The 2012 World of Concrete was my sixth visit to the concrete industry's largest gathering of contractors, equipment and product manufacturers, and industry experts and educators. There is a lot to soak up at the show — new products, manufacturer news and job story ideas from contractors just to name a few. Here are five things I learned at the show that I would like to share with you.

  1. Asphalt paving no longer has a cost advantage over concrete. According to a new report by Portland Cement Association Chief Economist Ed Sullivan, "Paving, The New Realities," concrete beats asphalt on both initial bid and life-cycle costs. Due to several factors, however, DOTs are not taking advantage of this cost savings. The concrete industry needs to work together to encourage transportation decision makers to look beyond the status quo when making decisions about roadbuilding materials.
  2. Create a contact for yourself in your smartphone. This networking tip offers you a quick and easy way to share your contact information with a potential client. Simply create a contact for yourself in your smartphone, including company name, phone number and email address.
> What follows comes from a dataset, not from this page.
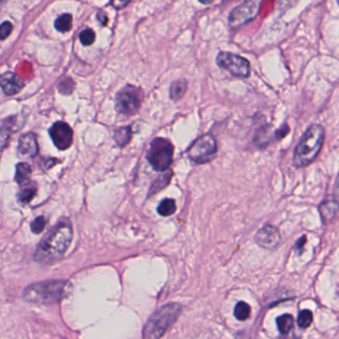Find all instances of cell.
I'll use <instances>...</instances> for the list:
<instances>
[{"mask_svg": "<svg viewBox=\"0 0 339 339\" xmlns=\"http://www.w3.org/2000/svg\"><path fill=\"white\" fill-rule=\"evenodd\" d=\"M73 239V229L69 222L61 221L54 226L39 243L34 258L43 264L53 263L63 257Z\"/></svg>", "mask_w": 339, "mask_h": 339, "instance_id": "obj_1", "label": "cell"}, {"mask_svg": "<svg viewBox=\"0 0 339 339\" xmlns=\"http://www.w3.org/2000/svg\"><path fill=\"white\" fill-rule=\"evenodd\" d=\"M324 128L320 124L310 125L301 136L293 153V164L296 167L309 165L320 152L324 142Z\"/></svg>", "mask_w": 339, "mask_h": 339, "instance_id": "obj_2", "label": "cell"}, {"mask_svg": "<svg viewBox=\"0 0 339 339\" xmlns=\"http://www.w3.org/2000/svg\"><path fill=\"white\" fill-rule=\"evenodd\" d=\"M67 290V281L61 279L46 280L28 285L23 292V297L28 302L53 304L61 301Z\"/></svg>", "mask_w": 339, "mask_h": 339, "instance_id": "obj_3", "label": "cell"}, {"mask_svg": "<svg viewBox=\"0 0 339 339\" xmlns=\"http://www.w3.org/2000/svg\"><path fill=\"white\" fill-rule=\"evenodd\" d=\"M182 311L178 303H168L156 310L147 320L142 330L144 338H159L177 320Z\"/></svg>", "mask_w": 339, "mask_h": 339, "instance_id": "obj_4", "label": "cell"}, {"mask_svg": "<svg viewBox=\"0 0 339 339\" xmlns=\"http://www.w3.org/2000/svg\"><path fill=\"white\" fill-rule=\"evenodd\" d=\"M173 154L174 147L172 143L168 139L157 137L150 143L147 159L153 169L157 171H165L172 163Z\"/></svg>", "mask_w": 339, "mask_h": 339, "instance_id": "obj_5", "label": "cell"}, {"mask_svg": "<svg viewBox=\"0 0 339 339\" xmlns=\"http://www.w3.org/2000/svg\"><path fill=\"white\" fill-rule=\"evenodd\" d=\"M217 153V142L213 135L204 134L197 138L188 149L189 158L198 164L211 161Z\"/></svg>", "mask_w": 339, "mask_h": 339, "instance_id": "obj_6", "label": "cell"}, {"mask_svg": "<svg viewBox=\"0 0 339 339\" xmlns=\"http://www.w3.org/2000/svg\"><path fill=\"white\" fill-rule=\"evenodd\" d=\"M217 65L238 78H248L251 73L249 61L231 52H220L216 59Z\"/></svg>", "mask_w": 339, "mask_h": 339, "instance_id": "obj_7", "label": "cell"}, {"mask_svg": "<svg viewBox=\"0 0 339 339\" xmlns=\"http://www.w3.org/2000/svg\"><path fill=\"white\" fill-rule=\"evenodd\" d=\"M142 90L132 85H126L115 97V109L125 115L134 114L141 103Z\"/></svg>", "mask_w": 339, "mask_h": 339, "instance_id": "obj_8", "label": "cell"}, {"mask_svg": "<svg viewBox=\"0 0 339 339\" xmlns=\"http://www.w3.org/2000/svg\"><path fill=\"white\" fill-rule=\"evenodd\" d=\"M261 0H246L234 8L229 15V25L238 28L254 20L259 12Z\"/></svg>", "mask_w": 339, "mask_h": 339, "instance_id": "obj_9", "label": "cell"}, {"mask_svg": "<svg viewBox=\"0 0 339 339\" xmlns=\"http://www.w3.org/2000/svg\"><path fill=\"white\" fill-rule=\"evenodd\" d=\"M49 134L56 147L60 150L68 149L73 143V129L64 121L55 122L49 129Z\"/></svg>", "mask_w": 339, "mask_h": 339, "instance_id": "obj_10", "label": "cell"}, {"mask_svg": "<svg viewBox=\"0 0 339 339\" xmlns=\"http://www.w3.org/2000/svg\"><path fill=\"white\" fill-rule=\"evenodd\" d=\"M280 239L279 231L271 225H264L254 236V242L265 250H274L279 245Z\"/></svg>", "mask_w": 339, "mask_h": 339, "instance_id": "obj_11", "label": "cell"}, {"mask_svg": "<svg viewBox=\"0 0 339 339\" xmlns=\"http://www.w3.org/2000/svg\"><path fill=\"white\" fill-rule=\"evenodd\" d=\"M17 153L20 157H34L38 153V143L34 133L23 134L18 141Z\"/></svg>", "mask_w": 339, "mask_h": 339, "instance_id": "obj_12", "label": "cell"}, {"mask_svg": "<svg viewBox=\"0 0 339 339\" xmlns=\"http://www.w3.org/2000/svg\"><path fill=\"white\" fill-rule=\"evenodd\" d=\"M0 84L3 92L6 95H13L18 93L24 86V83L14 73L6 72L2 74Z\"/></svg>", "mask_w": 339, "mask_h": 339, "instance_id": "obj_13", "label": "cell"}, {"mask_svg": "<svg viewBox=\"0 0 339 339\" xmlns=\"http://www.w3.org/2000/svg\"><path fill=\"white\" fill-rule=\"evenodd\" d=\"M339 210V203L334 201H326L321 203L319 206V213L321 216V219L326 222L330 221L338 212Z\"/></svg>", "mask_w": 339, "mask_h": 339, "instance_id": "obj_14", "label": "cell"}, {"mask_svg": "<svg viewBox=\"0 0 339 339\" xmlns=\"http://www.w3.org/2000/svg\"><path fill=\"white\" fill-rule=\"evenodd\" d=\"M32 174L31 167L27 163H19L16 166V173H15V181L19 185H25L30 181Z\"/></svg>", "mask_w": 339, "mask_h": 339, "instance_id": "obj_15", "label": "cell"}, {"mask_svg": "<svg viewBox=\"0 0 339 339\" xmlns=\"http://www.w3.org/2000/svg\"><path fill=\"white\" fill-rule=\"evenodd\" d=\"M293 316L289 313L282 314L276 318V326L281 334H287L293 327Z\"/></svg>", "mask_w": 339, "mask_h": 339, "instance_id": "obj_16", "label": "cell"}, {"mask_svg": "<svg viewBox=\"0 0 339 339\" xmlns=\"http://www.w3.org/2000/svg\"><path fill=\"white\" fill-rule=\"evenodd\" d=\"M72 24H73V17L69 13L62 14L54 22L55 29L61 33L69 32L72 29Z\"/></svg>", "mask_w": 339, "mask_h": 339, "instance_id": "obj_17", "label": "cell"}, {"mask_svg": "<svg viewBox=\"0 0 339 339\" xmlns=\"http://www.w3.org/2000/svg\"><path fill=\"white\" fill-rule=\"evenodd\" d=\"M187 90L186 81H175L170 85V97L172 100H179Z\"/></svg>", "mask_w": 339, "mask_h": 339, "instance_id": "obj_18", "label": "cell"}, {"mask_svg": "<svg viewBox=\"0 0 339 339\" xmlns=\"http://www.w3.org/2000/svg\"><path fill=\"white\" fill-rule=\"evenodd\" d=\"M131 127L130 126H123V127H119L114 131V135L113 138L115 140V142L119 145V146H124L126 145L130 138H131Z\"/></svg>", "mask_w": 339, "mask_h": 339, "instance_id": "obj_19", "label": "cell"}, {"mask_svg": "<svg viewBox=\"0 0 339 339\" xmlns=\"http://www.w3.org/2000/svg\"><path fill=\"white\" fill-rule=\"evenodd\" d=\"M175 211H176V204L173 199H168V198L163 199L157 207L158 214L164 217L174 214Z\"/></svg>", "mask_w": 339, "mask_h": 339, "instance_id": "obj_20", "label": "cell"}, {"mask_svg": "<svg viewBox=\"0 0 339 339\" xmlns=\"http://www.w3.org/2000/svg\"><path fill=\"white\" fill-rule=\"evenodd\" d=\"M234 315L240 321L247 320L251 315V306L245 301L238 302L234 308Z\"/></svg>", "mask_w": 339, "mask_h": 339, "instance_id": "obj_21", "label": "cell"}, {"mask_svg": "<svg viewBox=\"0 0 339 339\" xmlns=\"http://www.w3.org/2000/svg\"><path fill=\"white\" fill-rule=\"evenodd\" d=\"M172 174L171 173H165L163 174L161 177L157 178L156 181L151 185L150 187V190H149V195L151 194H155L156 192L160 191L161 189H163L170 181V178H171Z\"/></svg>", "mask_w": 339, "mask_h": 339, "instance_id": "obj_22", "label": "cell"}, {"mask_svg": "<svg viewBox=\"0 0 339 339\" xmlns=\"http://www.w3.org/2000/svg\"><path fill=\"white\" fill-rule=\"evenodd\" d=\"M313 320V315L312 312L309 309H303L299 312L298 317H297V324L300 328L305 329L309 327L312 323Z\"/></svg>", "mask_w": 339, "mask_h": 339, "instance_id": "obj_23", "label": "cell"}, {"mask_svg": "<svg viewBox=\"0 0 339 339\" xmlns=\"http://www.w3.org/2000/svg\"><path fill=\"white\" fill-rule=\"evenodd\" d=\"M79 39L84 46H89L95 41V33L92 29H85L80 33Z\"/></svg>", "mask_w": 339, "mask_h": 339, "instance_id": "obj_24", "label": "cell"}, {"mask_svg": "<svg viewBox=\"0 0 339 339\" xmlns=\"http://www.w3.org/2000/svg\"><path fill=\"white\" fill-rule=\"evenodd\" d=\"M36 187H27V188H24L21 190V192L19 193V201L23 204H26L28 202H30L35 194H36Z\"/></svg>", "mask_w": 339, "mask_h": 339, "instance_id": "obj_25", "label": "cell"}, {"mask_svg": "<svg viewBox=\"0 0 339 339\" xmlns=\"http://www.w3.org/2000/svg\"><path fill=\"white\" fill-rule=\"evenodd\" d=\"M46 219L44 216H40V217H37L31 224V230L34 234H40L45 226H46Z\"/></svg>", "mask_w": 339, "mask_h": 339, "instance_id": "obj_26", "label": "cell"}, {"mask_svg": "<svg viewBox=\"0 0 339 339\" xmlns=\"http://www.w3.org/2000/svg\"><path fill=\"white\" fill-rule=\"evenodd\" d=\"M13 30V26L10 22L5 21L1 24V28H0V36H1V40H5L12 32Z\"/></svg>", "mask_w": 339, "mask_h": 339, "instance_id": "obj_27", "label": "cell"}, {"mask_svg": "<svg viewBox=\"0 0 339 339\" xmlns=\"http://www.w3.org/2000/svg\"><path fill=\"white\" fill-rule=\"evenodd\" d=\"M131 0H111L110 1V4L113 8L119 10V9H122L124 8Z\"/></svg>", "mask_w": 339, "mask_h": 339, "instance_id": "obj_28", "label": "cell"}, {"mask_svg": "<svg viewBox=\"0 0 339 339\" xmlns=\"http://www.w3.org/2000/svg\"><path fill=\"white\" fill-rule=\"evenodd\" d=\"M96 17H97V20L99 21V23H100L102 26L106 25V23H107V17H106V14H105L103 11H101V10L98 11Z\"/></svg>", "mask_w": 339, "mask_h": 339, "instance_id": "obj_29", "label": "cell"}, {"mask_svg": "<svg viewBox=\"0 0 339 339\" xmlns=\"http://www.w3.org/2000/svg\"><path fill=\"white\" fill-rule=\"evenodd\" d=\"M333 197H334V200L336 202L339 203V176L337 177V180H336V183L334 185V189H333Z\"/></svg>", "mask_w": 339, "mask_h": 339, "instance_id": "obj_30", "label": "cell"}, {"mask_svg": "<svg viewBox=\"0 0 339 339\" xmlns=\"http://www.w3.org/2000/svg\"><path fill=\"white\" fill-rule=\"evenodd\" d=\"M198 1L202 4H210V3H212L213 0H198Z\"/></svg>", "mask_w": 339, "mask_h": 339, "instance_id": "obj_31", "label": "cell"}, {"mask_svg": "<svg viewBox=\"0 0 339 339\" xmlns=\"http://www.w3.org/2000/svg\"><path fill=\"white\" fill-rule=\"evenodd\" d=\"M338 4H339V0H338Z\"/></svg>", "mask_w": 339, "mask_h": 339, "instance_id": "obj_32", "label": "cell"}]
</instances>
You can then share this contact with people you meet and they can receive it in a format that is easy for them to save in their smartphones.
  3. "It's nice to be important, but it's important to be nice." I heard this sage advice from a convention-goer. Remember it, because it pertains to anything you might do in life.
  4. Americans spend 90 percent of their time indoors. Study up on indoor air quality and help your clients — whether they be homeowners, public entities or commercial building owners — understand how they can improve indoor air quality. From a concrete perspective that might include providing information about right-sizing an HVAC system in an insulated concrete structure, or eliminating carpet and tile glues and mastics by installing decorative concrete as a flooring option.
  5. Contractors are feeling optimistic about 2012. Every contractor I spoke to at the show said his or her business is improving. Maybe it's an increase in construction activity, maybe it's the result of other contractors in their market closing doors. Either way, it is encouraging news for the readers of Concrete Contractor magazine.